6 Conclusion and further directions

We have conducted an empirical study of the choice between a reflexive and a non-reflexive possessive in Russian imperative sentences based on data from the spoken subcorpus of the Russian National Corpus. Our goal was to find out how often both possessives are used, what combination of factors constrains their use, and how influential each factor is. In addition to the semantic variables known from the literature (referentiality, animacy, and alienability of the possessum), we also considered three pragmatic factors: address form, verbal aspect, and imperative type.

We found that the address form is the most important factor in determining the choice between the two possessives in Russian imperative utterances. Almost exclusively a reflexive possessive is used with the informal \(ty\)-address. With a formal \(Vy\)-address, there is a 50% chance that a reflexive possessive will be used. A non-reflexive possessive is preferred when the possessum is referentially unique and alienable, the imperative is speaker-oriented, and the verb is perfective.

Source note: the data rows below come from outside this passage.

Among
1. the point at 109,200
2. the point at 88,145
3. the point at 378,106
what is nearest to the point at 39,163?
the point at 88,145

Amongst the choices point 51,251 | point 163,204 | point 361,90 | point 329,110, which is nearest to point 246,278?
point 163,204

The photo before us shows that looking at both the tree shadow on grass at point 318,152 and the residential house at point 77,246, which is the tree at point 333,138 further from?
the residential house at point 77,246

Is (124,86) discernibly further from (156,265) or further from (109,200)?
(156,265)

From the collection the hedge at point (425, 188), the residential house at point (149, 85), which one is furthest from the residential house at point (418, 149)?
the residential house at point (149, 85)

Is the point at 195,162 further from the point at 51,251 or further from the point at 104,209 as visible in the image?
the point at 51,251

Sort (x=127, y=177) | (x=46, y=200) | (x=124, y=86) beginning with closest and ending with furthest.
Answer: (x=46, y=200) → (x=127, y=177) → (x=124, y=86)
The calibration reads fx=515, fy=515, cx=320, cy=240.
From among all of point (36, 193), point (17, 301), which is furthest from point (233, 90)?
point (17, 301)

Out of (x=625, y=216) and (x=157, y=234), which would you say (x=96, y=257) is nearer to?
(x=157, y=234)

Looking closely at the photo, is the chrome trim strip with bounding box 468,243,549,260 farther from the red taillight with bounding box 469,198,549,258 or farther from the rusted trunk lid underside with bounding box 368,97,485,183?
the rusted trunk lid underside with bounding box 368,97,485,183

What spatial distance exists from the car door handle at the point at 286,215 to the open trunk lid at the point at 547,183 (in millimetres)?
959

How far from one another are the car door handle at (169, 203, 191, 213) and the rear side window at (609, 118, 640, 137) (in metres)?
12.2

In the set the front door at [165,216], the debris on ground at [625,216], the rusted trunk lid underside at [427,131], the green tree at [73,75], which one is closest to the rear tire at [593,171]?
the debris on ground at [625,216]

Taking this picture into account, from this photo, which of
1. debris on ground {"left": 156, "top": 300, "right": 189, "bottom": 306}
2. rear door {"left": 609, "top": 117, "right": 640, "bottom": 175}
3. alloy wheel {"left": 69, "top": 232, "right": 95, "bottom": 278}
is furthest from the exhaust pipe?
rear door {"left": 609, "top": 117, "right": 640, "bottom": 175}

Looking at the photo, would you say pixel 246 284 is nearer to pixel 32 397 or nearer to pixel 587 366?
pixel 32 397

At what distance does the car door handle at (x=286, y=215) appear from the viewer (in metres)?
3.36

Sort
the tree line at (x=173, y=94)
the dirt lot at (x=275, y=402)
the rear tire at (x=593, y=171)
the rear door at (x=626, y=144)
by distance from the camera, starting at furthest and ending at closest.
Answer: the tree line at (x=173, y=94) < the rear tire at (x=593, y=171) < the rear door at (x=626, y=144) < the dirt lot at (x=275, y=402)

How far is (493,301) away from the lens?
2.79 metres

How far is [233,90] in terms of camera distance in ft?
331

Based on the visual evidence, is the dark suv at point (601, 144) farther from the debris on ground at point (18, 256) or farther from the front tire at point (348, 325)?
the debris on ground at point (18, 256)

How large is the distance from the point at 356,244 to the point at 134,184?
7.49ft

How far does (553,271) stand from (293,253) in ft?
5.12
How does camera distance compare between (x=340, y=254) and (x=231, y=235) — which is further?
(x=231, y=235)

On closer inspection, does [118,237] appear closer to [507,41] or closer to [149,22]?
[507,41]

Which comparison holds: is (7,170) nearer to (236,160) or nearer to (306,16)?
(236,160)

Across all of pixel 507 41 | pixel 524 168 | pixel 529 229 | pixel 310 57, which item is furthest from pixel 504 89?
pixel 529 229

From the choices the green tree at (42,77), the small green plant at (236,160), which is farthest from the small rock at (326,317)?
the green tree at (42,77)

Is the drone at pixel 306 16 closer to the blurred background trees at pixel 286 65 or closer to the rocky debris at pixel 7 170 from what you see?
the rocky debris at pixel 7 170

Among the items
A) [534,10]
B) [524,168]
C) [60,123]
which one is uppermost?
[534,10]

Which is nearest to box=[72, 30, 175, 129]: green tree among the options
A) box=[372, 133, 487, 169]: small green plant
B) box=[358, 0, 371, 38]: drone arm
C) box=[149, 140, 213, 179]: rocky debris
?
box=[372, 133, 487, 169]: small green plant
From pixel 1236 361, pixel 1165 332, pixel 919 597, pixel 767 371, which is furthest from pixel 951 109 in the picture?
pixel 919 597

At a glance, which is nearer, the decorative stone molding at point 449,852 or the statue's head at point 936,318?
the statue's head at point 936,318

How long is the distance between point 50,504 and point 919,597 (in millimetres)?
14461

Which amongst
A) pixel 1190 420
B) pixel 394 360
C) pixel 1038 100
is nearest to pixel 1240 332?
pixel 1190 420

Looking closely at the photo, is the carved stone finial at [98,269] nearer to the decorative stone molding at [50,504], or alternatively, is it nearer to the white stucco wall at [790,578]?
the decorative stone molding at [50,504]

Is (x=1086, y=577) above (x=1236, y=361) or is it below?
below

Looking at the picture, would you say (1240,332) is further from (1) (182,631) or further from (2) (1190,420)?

It seems that the process of establishing the reflexive possessive as the default form for coreference with the subject in Russian is almost complete in 2P informal imperative utterances. In 2P formal imperatives, however, the change is still ongoing, and the use of a reflexive or non-reflexive possessive is determined by the referential uniqueness of the possessive relation and the speaker’s politeness strategy. We argued that the polite interpretation might have arisen as a pragmatic inference from the plurality component in the semantic meaning of the non-reflexive possessive Vaš in face-threatening speech acts. This idea deserves a detailed diachronic investigation showing when and in which contexts the polite meaning of a non-reflexive possessive emerged. Furthermore, experimental studies like de Hoop et al. (2016) are needed to confirm that non-reflexive possessives in imperative contexts are indeed perceived as polite by Russian native speakers. In our study, politeness was inferred from the distributional properties of the possessives, but not measured directly. It would also be interesting to explore the dimension of impoliteness and to investigate in which contexts a reflexive possessive is perceived as impolite. Finally, it is desirable to replicate our study on more recent and more spontaneous conversational data than the spoken subcorpus of the RNC.